She used this background to baffle the mind of Lennon. At the least Lennon was a very unsophisticated young man from what in America would be considered the boondocks. Bad enough that he grew up in a cultural but vital backwater but barely out of high school he and his band were immersed in the criminal underworld of Hamburg. They were at one point under the protection of the master criminal of Europe. This in some of your most impressionable years.
So, in comparison with Yoko Lennon felt insignificant. As he said Yoko had all these attributes while what did he have- nothing. Lennon had actually achieved the impossible but he had very low self-esteem. Like many musicians he longed for recognition but was terrified of actual success. Unlike some bands who can’t get beyond the rehearsal stage Lennon had the drive and ability to realize his stated goal, to be ‘the toppermost of the poppemost.’ He probably didn’t believe he’d ever make it but when that goal had been reached, in spades, he began to falter not believing his success was deserved. The first step in rejecting his role was the abandonment of touring. He then sank into a fairly severe depression not unlike that between 1975 and 1980. Whether he might then have scotched his role, his intent was aborted by the drive and ambition of partner Paul McCartney who having reached the toppermost of the poppermost intended to stay there, make a career of being no. 1 if possible. Any conflicts are secondary to Lennon’s feeling of unworthiness. That was the rock on which the Beatles broke.

Things to do:
a) In the passage on Lennon above, translate this sentence into Spanish: "The first step in rejecting his role was the abandonment of touring."
b) Quote a stretch of the passage on Lennon without changes. Begin at the words "She used this" and stop after "most impressionable years.".
c) Decide whether each statement agrees with the passage on Lennon. Answer yes or no, and quote the deciding words from the passage.
(i) At one point, Lennon and his band were under the protection of the master criminal of Europe.
(ii) Lennon had high self-esteem.
(iii) Paul McCartney wanted to give up being no. 1.

Records supplied:
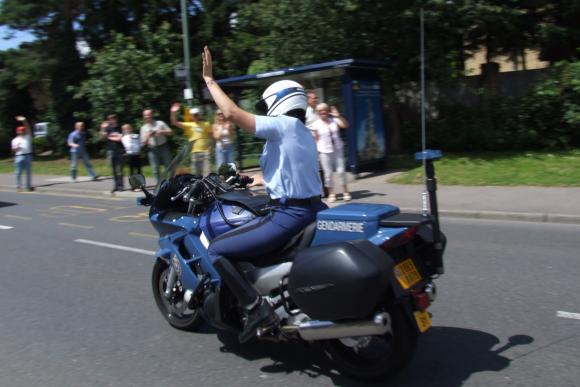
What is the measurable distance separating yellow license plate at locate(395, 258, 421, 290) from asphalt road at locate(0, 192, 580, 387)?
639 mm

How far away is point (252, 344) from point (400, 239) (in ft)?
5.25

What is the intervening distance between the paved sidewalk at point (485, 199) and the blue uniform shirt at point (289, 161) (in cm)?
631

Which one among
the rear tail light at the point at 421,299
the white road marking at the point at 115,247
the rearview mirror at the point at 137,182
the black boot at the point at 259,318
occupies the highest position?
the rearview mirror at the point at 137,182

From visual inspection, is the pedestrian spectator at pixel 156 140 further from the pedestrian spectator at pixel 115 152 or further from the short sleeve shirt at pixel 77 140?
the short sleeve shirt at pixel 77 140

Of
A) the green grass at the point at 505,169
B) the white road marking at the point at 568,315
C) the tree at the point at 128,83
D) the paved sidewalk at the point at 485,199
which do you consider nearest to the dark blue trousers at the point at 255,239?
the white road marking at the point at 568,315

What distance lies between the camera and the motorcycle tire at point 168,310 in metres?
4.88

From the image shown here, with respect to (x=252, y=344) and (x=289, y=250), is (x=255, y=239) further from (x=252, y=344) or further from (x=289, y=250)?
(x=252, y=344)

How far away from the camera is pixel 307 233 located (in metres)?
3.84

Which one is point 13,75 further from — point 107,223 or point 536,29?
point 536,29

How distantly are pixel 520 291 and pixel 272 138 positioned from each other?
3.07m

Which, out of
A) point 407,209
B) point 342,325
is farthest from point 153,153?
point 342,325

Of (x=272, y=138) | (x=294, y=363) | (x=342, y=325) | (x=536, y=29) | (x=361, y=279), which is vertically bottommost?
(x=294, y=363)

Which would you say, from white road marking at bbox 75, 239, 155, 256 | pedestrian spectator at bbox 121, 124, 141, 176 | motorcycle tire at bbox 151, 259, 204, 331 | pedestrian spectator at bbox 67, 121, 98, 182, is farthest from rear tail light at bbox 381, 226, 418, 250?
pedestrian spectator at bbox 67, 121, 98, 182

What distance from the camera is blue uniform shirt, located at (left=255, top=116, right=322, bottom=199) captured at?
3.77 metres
--
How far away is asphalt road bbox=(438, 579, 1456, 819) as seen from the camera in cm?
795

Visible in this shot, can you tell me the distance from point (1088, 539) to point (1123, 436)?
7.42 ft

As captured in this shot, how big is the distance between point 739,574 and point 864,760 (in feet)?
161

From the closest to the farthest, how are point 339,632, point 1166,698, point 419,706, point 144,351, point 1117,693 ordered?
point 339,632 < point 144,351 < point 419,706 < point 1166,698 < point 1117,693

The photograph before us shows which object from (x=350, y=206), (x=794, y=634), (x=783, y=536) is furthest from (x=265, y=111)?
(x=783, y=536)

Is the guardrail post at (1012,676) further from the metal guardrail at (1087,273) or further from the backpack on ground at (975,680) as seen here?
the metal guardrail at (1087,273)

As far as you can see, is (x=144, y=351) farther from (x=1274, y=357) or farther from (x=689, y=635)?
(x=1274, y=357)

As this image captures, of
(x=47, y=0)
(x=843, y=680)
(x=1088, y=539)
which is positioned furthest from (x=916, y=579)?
---
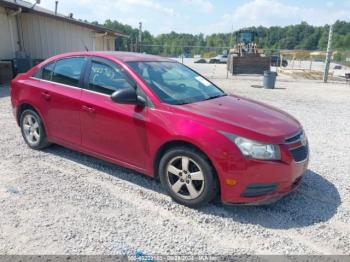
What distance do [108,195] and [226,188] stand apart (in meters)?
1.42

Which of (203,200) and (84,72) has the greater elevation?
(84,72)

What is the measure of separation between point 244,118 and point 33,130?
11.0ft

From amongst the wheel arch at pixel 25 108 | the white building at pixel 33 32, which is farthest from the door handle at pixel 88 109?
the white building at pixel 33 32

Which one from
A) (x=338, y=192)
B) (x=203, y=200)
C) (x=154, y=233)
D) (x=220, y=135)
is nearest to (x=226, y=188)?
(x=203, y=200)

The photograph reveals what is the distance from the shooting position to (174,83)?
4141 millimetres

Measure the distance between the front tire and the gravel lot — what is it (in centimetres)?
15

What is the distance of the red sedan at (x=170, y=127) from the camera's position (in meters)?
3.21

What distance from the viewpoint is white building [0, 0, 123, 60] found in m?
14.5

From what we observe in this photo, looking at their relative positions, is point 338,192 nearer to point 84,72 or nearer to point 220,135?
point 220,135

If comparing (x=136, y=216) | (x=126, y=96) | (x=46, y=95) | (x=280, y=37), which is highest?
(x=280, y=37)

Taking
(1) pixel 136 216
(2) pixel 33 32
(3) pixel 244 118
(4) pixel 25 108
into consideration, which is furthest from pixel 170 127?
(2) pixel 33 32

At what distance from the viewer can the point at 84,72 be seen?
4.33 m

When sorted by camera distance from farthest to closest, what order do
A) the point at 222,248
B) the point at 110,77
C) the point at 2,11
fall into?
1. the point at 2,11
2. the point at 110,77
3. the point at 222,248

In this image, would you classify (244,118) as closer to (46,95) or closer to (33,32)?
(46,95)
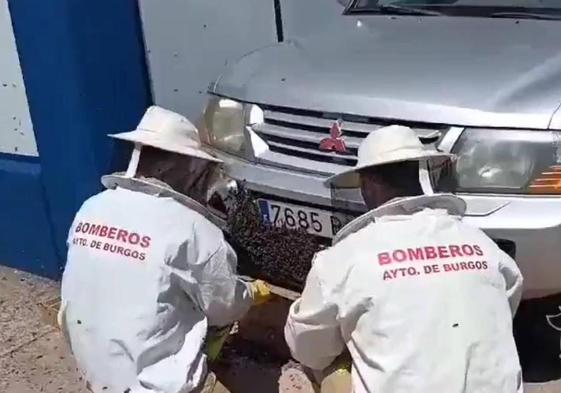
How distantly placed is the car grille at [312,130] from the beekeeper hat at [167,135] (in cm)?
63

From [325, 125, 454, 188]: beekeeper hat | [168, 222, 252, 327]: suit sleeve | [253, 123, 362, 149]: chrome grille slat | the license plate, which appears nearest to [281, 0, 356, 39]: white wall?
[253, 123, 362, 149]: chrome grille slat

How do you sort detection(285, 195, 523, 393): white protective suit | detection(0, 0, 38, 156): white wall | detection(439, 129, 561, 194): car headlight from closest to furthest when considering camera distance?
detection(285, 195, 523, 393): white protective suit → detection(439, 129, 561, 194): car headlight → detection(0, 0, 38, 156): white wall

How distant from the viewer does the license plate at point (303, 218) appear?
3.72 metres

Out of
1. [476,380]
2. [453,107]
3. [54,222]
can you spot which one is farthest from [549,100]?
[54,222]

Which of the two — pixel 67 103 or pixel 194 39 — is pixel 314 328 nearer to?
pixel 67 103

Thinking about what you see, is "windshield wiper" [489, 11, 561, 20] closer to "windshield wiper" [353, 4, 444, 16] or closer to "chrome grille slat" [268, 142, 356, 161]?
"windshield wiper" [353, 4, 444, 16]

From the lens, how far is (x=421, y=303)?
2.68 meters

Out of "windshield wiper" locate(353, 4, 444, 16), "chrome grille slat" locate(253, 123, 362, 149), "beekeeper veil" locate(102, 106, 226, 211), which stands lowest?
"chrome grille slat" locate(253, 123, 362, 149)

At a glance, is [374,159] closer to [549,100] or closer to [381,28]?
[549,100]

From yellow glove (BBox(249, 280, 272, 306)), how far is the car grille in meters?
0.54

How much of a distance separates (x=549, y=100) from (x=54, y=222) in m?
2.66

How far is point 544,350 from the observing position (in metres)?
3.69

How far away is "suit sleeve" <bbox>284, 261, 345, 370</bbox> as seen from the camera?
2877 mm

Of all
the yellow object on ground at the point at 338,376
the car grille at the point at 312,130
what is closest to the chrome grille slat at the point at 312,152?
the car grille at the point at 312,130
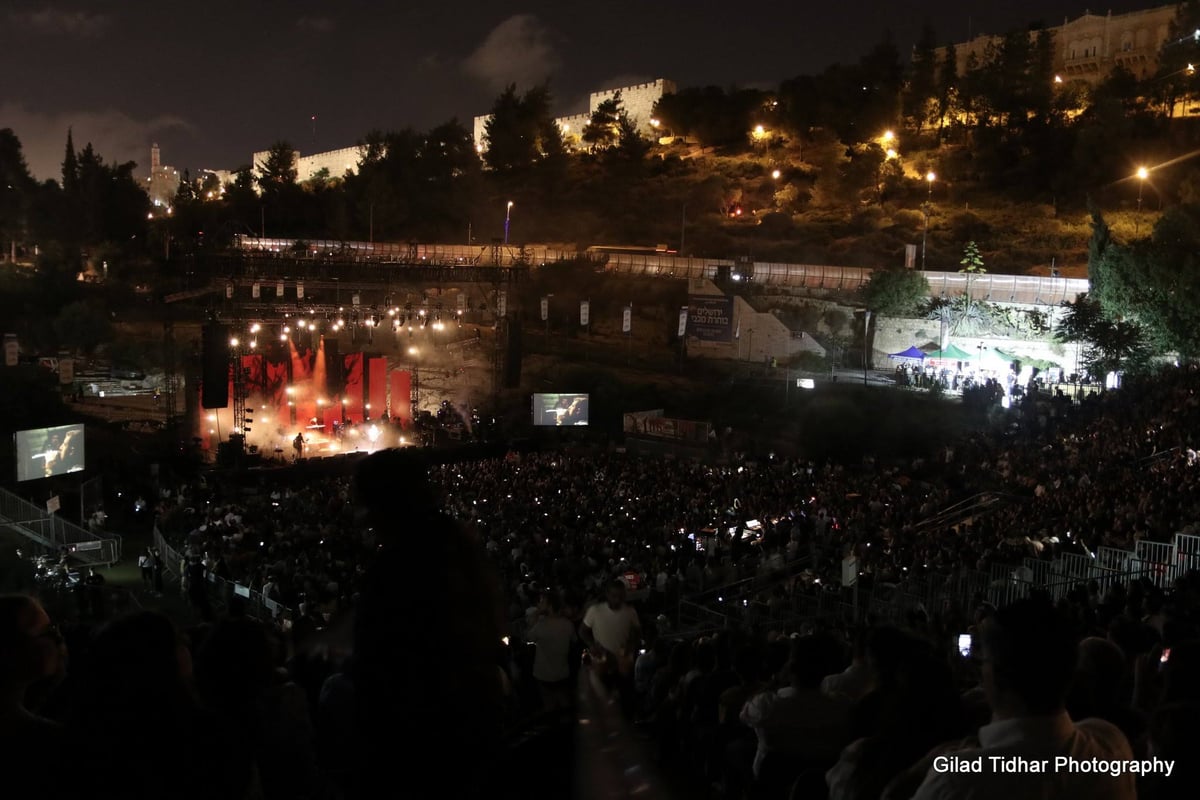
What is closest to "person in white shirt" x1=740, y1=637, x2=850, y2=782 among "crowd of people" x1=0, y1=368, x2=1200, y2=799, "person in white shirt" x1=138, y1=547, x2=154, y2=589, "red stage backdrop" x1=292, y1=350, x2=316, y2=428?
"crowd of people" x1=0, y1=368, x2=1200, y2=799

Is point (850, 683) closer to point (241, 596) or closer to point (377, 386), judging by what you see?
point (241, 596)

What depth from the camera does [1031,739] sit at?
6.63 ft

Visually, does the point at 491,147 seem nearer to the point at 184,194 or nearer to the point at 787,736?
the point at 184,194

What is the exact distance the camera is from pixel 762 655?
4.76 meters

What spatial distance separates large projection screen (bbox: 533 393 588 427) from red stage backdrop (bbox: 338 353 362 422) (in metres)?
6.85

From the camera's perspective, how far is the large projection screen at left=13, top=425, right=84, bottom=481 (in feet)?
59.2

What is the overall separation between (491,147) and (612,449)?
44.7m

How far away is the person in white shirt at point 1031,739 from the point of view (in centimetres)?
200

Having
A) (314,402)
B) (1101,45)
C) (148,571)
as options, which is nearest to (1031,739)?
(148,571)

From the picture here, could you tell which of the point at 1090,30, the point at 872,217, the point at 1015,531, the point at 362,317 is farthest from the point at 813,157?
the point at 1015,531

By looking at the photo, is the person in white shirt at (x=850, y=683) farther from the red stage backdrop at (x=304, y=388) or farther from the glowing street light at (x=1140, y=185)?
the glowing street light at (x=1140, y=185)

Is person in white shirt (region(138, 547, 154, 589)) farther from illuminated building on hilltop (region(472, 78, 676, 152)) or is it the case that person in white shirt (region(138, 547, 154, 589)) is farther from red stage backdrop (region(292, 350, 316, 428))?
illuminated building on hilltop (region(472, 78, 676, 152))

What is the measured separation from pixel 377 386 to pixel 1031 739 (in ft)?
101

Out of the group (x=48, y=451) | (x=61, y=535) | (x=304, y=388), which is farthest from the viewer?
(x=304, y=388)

Answers for the tasks:
a) El primer paso para rechazar su papel fue el abandono de las giras.

b)
She used this background to baffle the mind of Lennon. At the least Lennon was a very unsophisticated young man from what in America would be considered the boondocks. Bad enough that he grew up in a cultural but vital backwater but barely out of high school he and his band were immersed in the criminal underworld of Hamburg. They were at one point under the protection of the master criminal of Europe. This in some of your most impressionable years.

c)
(i) Yes: "They were at one point under the protection of the master criminal of Europe."
(ii) No: "Lennon had actually achieved the impossible but he had very low self-esteem."
(iii) No: "intended to stay there, make a career of being no. 1 if possible."